- 任务简述 1 -
将下面SQL空值处理节选中以“WHERE、HAVING操作符根据”开头的那一段改写成要点列表，保留其主要事实。
- 任务简述 2 -
根据下面的SQL空值处理节选，`max` 在空输入集上返回什么？
- 任务简述 3 -
接着下面SQL空值处理节选的最后一行往下续写。

SELECT count(*) FROM person where 1 = 0;
+--------+
|count(1)|
+--------+
|       0|
+--------+

-- `NULL` values are excluded from computation of maximum value.
SELECT max(age) FROM person;
+--------+
|max(age)|
+--------+
|      50|
+--------+

-- `max` returns `NULL` on an empty input set.
SELECT max(age) FROM person where 1 = 0;
+--------+
|max(age)|
+--------+
|    null|
+--------+

四、WHERE、HAVING和JOIN子句中的条件表达式的空处理

WHERE、HAVING操作符根据用户指定的条件过滤行。JOIN操作符用于根据连接条件组合来自两个表的行。对于所有这三种操作符，条件表达式都是布尔表达式，可以返回True、False或Unknown (NULL)。如果条件的结果为True，则表示“满足”。
例子：

-- Persons whose age is unknown (`NULL`) are filtered out from the result set.

[一组条目]
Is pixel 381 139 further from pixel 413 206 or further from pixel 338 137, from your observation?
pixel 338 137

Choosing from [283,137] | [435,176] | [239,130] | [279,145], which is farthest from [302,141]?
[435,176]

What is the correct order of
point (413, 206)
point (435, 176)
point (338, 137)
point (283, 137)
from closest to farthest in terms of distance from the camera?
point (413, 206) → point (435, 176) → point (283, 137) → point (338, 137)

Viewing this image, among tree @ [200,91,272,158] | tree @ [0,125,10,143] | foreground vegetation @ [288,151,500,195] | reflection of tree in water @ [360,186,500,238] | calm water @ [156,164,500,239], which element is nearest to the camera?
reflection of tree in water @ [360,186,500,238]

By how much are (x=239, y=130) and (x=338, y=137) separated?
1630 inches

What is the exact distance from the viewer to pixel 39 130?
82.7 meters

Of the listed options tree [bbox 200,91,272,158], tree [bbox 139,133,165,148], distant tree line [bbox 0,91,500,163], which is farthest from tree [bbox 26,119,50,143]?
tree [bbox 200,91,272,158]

- 任务结果 1 -
- WHERE、HAVING操作符按用户指定的条件过滤行。
- JOIN操作符按连接条件组合来自两个表的行。
- 这三种操作符的条件表达式都是布尔表达式，可返回True、False或Unknown（NULL）。
- 条件结果为True即表示“满足”。

- 任务结果 2 -
返回 `NULL`。

- 任务结果 3 -
SELECT * FROM person WHERE age > 0;
+--------+---+
|    name|age|
+--------+---+
|Michelle| 30|
|    Fred| 50|
|    Mike| 18|
|     Dan| 50|
|     Joe| 30|
+--------+---+

-- `IS NULL` expression is used in disjunction to select the persons
-- with unknown (`NULL`) records.
SELECT * FROM person WHERE age > 0 OR age IS NULL;
+--------+----+
|    name| age|
+--------+----+
|  Albert|null|
|Michelle|  30|
|    Fred|  50|
|    Mike|  18|
|     Dan|  50|
|   Marry|null|
|     Joe|  30|
+--------+----+

-- Person with unknown(`NULL`) ages are skipped from processing.
SELECT age, count(*) FROM person GROUP BY age HAVING max(age) > 18;
+---+--------+
|age|count(1)|
+---+--------+
| 50|       2|
| 30|       2|
+---+--------+

-- A self join case with a join condition `p1.age = p2.age AND p1.name = p2.name`.
-- The persons with unknown age (`NULL`) are filtered out by the join operator.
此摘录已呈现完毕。